(Dataset records)
>>
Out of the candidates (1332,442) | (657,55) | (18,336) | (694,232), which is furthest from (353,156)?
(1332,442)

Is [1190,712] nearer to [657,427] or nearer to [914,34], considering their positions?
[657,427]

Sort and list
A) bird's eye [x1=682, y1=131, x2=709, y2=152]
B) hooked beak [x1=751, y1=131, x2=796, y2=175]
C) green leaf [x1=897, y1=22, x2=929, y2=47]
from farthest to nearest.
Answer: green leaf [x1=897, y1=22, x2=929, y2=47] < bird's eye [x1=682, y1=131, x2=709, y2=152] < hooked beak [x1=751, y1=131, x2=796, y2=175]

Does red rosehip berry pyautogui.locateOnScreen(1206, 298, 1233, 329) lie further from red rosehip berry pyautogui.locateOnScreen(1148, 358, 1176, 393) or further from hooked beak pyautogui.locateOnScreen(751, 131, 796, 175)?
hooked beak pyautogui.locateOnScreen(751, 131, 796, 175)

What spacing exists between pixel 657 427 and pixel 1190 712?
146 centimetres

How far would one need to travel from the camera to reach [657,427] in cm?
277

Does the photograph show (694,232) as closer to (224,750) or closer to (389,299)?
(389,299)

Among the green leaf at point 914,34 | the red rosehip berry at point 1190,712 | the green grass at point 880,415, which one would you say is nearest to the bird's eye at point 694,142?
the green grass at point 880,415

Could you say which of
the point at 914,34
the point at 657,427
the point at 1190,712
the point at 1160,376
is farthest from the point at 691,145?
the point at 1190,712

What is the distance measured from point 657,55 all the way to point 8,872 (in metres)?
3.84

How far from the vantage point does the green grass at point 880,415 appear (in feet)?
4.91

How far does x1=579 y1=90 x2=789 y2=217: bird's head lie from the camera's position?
<<
* _Problem_
Reproduce the listing word for word, from the line containing "How far from" through the end of the listing, both ends included.

* _Response below_
How far from the vantage point does the green grass at point 880,415 appear (in feet)?
4.91

How far does x1=579 y1=90 x2=789 y2=217: bird's head lie from the camera's position?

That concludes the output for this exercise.